As a child with cerebral palsy, I tried to distance myself from my disability. I was the only visually impaired student in my public elementary school. The administration did everything it could to prevent me from getting there. When I was in kindergarten, I was taken to my chosen elementary school on one of the short buses and had to walk the whole school – which included several floors and heavy doors that I had to open myself – to show them that I could. None of my non-disabled classmates were allowed to complete this trip, but as a disabled child, I had to prove that I was capable of going to my elementary school. Luckily, I passed the test and was allowed to go to the same school as my sister and neighbors.
But elementary school problems did not end there. When I was in first grade, a physiotherapist and teacher tried to get me removed from school. They claimed I had ADHD, and when I struggled to learn to read, the teacher said I was “too disabled” to go to regular school. I was able to finish elementary school there (thanks to my mother who struggled against school), but the experience had lasting effects.
For years, I struggled with cheat syndrome whether I belonged to school or not. And more than that, I struggled with my disability. All I wanted was to be normal and not have to worry about how others perceived me. It was only in college that I felt really comfortable with my disability. After years of only being immersed in the disabled community for the three weeks I attended summer camp, I discovered the online disabled community. Activists in this community who are more eloquent and knowledgeable than I could ever hope for make a point of using identity-first language because they see their disability as an integral part of their identity.

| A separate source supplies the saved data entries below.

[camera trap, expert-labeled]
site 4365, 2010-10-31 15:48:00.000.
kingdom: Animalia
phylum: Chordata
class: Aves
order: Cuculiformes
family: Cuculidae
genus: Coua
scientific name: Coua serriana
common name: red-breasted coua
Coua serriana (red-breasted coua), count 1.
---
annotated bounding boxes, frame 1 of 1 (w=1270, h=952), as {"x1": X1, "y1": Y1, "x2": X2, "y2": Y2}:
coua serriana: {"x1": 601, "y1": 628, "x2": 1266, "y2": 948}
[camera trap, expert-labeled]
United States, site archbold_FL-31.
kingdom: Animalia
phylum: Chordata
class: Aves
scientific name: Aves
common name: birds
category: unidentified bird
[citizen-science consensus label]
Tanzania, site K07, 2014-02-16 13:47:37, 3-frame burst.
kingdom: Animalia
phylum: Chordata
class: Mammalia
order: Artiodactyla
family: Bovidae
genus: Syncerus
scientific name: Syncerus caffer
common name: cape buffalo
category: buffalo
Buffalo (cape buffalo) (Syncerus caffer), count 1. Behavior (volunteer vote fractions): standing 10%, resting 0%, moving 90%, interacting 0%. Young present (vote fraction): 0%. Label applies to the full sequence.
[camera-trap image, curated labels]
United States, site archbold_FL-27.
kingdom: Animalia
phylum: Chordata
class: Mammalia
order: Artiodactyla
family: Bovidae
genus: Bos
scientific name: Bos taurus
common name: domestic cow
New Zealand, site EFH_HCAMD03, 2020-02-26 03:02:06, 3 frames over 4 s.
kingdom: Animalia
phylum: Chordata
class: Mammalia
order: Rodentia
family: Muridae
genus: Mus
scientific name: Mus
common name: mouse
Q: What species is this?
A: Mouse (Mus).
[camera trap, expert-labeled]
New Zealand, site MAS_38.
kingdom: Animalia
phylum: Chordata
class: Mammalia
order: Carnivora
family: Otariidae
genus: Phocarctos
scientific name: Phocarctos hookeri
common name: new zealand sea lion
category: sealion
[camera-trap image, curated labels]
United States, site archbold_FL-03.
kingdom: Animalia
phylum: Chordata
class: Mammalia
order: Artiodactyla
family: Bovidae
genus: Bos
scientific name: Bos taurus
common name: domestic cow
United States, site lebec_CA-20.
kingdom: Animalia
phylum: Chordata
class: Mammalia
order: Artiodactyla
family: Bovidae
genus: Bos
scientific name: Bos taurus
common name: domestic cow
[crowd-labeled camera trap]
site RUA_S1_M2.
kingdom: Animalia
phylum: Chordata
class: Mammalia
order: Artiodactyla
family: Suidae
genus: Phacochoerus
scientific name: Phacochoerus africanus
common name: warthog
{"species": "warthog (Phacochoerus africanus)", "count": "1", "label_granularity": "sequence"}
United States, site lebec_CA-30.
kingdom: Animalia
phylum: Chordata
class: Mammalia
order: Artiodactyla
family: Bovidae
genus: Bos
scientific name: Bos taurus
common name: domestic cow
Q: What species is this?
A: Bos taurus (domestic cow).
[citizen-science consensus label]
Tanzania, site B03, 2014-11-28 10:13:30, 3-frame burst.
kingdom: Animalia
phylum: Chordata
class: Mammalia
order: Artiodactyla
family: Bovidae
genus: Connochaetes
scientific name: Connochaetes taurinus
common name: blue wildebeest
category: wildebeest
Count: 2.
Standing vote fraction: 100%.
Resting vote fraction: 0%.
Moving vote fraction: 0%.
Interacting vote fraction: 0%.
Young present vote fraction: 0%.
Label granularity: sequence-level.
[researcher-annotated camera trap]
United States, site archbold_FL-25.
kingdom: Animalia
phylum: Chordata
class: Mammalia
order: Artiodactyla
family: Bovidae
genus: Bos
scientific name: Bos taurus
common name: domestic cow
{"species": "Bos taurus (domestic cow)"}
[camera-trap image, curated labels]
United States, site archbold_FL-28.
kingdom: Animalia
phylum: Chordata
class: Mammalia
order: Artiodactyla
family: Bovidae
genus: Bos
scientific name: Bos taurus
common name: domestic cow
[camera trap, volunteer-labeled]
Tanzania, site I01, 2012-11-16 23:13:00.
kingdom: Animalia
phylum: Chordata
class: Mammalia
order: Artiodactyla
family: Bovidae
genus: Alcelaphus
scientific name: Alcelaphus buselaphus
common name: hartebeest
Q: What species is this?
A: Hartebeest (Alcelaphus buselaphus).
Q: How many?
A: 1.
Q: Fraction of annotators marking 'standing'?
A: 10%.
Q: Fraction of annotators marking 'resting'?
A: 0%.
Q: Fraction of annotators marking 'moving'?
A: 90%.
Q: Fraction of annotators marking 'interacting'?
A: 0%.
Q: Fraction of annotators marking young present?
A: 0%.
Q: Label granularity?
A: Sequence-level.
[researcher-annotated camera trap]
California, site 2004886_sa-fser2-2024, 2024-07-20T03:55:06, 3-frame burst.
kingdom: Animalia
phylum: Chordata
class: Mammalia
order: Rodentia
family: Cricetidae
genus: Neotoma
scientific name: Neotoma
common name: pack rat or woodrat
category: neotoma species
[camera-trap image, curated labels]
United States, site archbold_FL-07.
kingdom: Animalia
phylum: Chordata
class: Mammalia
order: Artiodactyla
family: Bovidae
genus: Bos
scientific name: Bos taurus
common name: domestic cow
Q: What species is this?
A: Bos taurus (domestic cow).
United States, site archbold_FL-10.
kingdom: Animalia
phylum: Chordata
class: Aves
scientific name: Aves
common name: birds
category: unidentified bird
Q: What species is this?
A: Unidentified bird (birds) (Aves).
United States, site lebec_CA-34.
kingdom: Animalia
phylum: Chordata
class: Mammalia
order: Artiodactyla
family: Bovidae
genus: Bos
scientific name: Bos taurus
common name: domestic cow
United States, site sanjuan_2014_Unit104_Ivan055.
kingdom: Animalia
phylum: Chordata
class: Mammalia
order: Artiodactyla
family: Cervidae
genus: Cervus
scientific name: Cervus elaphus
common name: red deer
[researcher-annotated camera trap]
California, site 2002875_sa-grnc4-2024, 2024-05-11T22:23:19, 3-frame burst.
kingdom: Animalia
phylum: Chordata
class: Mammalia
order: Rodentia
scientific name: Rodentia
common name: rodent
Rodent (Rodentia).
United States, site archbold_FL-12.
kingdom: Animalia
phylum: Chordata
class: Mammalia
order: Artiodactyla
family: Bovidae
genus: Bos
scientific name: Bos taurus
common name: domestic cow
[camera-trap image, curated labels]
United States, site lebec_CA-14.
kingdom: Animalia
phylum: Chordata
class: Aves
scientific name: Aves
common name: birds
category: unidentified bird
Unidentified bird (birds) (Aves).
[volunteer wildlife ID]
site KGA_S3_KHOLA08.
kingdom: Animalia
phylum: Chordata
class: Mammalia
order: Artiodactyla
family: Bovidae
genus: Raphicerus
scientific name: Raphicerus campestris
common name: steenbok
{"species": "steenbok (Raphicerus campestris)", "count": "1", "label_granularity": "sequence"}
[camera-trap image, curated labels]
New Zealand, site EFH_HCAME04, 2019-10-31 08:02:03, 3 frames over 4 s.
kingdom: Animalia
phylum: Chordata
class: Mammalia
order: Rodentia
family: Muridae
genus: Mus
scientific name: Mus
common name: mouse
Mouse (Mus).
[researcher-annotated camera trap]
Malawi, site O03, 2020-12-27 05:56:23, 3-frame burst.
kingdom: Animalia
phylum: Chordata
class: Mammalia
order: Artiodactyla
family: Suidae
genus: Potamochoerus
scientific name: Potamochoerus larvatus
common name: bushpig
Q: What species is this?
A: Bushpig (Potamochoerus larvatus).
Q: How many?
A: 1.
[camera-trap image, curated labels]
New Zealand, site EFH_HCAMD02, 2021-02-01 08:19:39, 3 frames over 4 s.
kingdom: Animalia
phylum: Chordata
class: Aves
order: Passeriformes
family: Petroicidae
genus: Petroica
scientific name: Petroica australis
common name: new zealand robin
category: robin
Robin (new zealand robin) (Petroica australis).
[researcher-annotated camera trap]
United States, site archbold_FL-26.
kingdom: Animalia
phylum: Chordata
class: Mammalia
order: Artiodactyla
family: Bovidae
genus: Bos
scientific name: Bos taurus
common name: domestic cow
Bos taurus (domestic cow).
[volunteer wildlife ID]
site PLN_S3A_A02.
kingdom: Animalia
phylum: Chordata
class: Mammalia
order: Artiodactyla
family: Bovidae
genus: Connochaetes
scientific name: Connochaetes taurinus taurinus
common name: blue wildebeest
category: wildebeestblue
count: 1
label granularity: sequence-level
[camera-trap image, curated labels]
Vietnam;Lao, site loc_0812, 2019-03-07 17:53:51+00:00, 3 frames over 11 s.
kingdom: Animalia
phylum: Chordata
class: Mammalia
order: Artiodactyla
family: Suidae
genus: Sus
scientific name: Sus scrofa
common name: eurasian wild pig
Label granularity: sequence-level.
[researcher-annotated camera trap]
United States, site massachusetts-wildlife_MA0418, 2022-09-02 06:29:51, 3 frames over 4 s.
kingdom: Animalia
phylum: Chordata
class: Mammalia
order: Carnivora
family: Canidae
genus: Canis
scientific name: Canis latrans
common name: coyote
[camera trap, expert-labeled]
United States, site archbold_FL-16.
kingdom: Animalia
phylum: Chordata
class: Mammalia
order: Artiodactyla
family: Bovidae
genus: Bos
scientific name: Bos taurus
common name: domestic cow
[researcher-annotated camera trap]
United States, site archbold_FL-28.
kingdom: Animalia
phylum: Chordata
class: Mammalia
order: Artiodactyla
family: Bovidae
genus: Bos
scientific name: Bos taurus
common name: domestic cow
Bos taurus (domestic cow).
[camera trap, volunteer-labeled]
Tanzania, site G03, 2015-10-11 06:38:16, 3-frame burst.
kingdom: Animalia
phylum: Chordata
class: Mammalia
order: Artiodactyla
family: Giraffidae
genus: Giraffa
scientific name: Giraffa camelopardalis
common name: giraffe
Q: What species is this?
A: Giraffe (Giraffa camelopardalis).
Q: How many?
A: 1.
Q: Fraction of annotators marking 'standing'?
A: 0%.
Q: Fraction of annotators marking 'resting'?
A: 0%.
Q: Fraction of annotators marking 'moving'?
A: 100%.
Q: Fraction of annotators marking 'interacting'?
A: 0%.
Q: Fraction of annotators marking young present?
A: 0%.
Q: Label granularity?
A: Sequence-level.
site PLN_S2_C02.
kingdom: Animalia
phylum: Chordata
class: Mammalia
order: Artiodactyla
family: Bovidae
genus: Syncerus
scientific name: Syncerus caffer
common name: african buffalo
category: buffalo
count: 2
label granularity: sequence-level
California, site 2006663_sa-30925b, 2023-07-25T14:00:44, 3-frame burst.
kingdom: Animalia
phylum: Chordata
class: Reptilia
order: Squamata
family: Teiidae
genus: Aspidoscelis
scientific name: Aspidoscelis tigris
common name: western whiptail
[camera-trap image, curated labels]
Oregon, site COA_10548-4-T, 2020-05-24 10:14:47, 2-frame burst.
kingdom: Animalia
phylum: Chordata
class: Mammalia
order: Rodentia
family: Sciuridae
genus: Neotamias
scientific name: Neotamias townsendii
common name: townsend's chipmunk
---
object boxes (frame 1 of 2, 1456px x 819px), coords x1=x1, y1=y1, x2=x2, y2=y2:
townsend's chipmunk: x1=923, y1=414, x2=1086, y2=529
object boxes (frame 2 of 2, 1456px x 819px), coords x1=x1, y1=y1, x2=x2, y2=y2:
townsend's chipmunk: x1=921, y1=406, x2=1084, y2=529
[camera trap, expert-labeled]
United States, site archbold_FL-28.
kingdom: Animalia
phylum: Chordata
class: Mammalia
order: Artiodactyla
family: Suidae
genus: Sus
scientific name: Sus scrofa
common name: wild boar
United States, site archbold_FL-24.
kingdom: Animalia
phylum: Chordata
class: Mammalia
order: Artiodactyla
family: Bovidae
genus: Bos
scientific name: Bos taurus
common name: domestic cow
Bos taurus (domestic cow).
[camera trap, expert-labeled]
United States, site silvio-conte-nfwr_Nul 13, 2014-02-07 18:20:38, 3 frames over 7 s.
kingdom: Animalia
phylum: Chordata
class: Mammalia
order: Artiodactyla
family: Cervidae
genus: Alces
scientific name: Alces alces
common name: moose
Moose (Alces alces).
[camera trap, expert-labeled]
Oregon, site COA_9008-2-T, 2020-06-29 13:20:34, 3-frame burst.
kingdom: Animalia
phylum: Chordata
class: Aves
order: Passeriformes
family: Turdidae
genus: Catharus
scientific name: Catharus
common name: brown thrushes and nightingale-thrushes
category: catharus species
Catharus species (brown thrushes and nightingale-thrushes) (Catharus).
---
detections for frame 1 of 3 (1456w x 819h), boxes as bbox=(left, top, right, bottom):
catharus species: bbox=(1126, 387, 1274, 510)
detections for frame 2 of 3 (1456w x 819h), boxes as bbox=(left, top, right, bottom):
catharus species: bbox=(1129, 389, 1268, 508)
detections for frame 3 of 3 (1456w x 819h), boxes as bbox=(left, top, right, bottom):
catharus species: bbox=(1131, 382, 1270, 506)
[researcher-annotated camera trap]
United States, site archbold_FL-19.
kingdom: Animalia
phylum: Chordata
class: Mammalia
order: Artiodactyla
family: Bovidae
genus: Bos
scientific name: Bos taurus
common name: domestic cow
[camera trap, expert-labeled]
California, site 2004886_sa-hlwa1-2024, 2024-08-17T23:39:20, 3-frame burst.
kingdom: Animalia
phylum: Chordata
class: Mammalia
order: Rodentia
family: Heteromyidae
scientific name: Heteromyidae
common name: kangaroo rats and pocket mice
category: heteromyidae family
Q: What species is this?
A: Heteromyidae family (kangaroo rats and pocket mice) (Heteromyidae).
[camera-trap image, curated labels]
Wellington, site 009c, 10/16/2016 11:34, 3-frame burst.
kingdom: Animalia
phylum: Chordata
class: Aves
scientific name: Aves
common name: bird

My disability defines me and acknowledging it helps me to feel seen in a world that is trying to erase me.
When I started calling myself disabled, I received some returns from non-disabled people, mainly those who work with disabled people or are studying to work with disabled people. They told me I was “wrong” because I said I was disabled instead of someone with a disability. When I asked them to elaborate, they explained that their professors of speech pathology or special education courses taught them that person-first language is more correct because it emphasizes that the disabled person is first and foremost a person and that their disability should not be define them. But my disability defines me, and recognizing it helps me feel seen in a world that is trying to erase me.
I cannot separate from my disability because I have been disabled all my life. The only lens I’ve seen through the world is that of a disabled cisgender white woman. My worldview is shaped by the identities I have, both privileged and marginalized. Like many people, I am a mystery. While my disability and femininity put me at the societal disadvantage, I am protected from experiencing racism and transphobia by my skin color and gender identity. In this way, my perspective and who I am is shaped by all aspects of my identity, including my disability.
That is why I encourage others to use identity-first language. Because disability does not lift my personality, there is no reason to stress that I am a person before my disability. Of course I’m a person. But I am also disabled, and I also want that part of my identity to be recognized.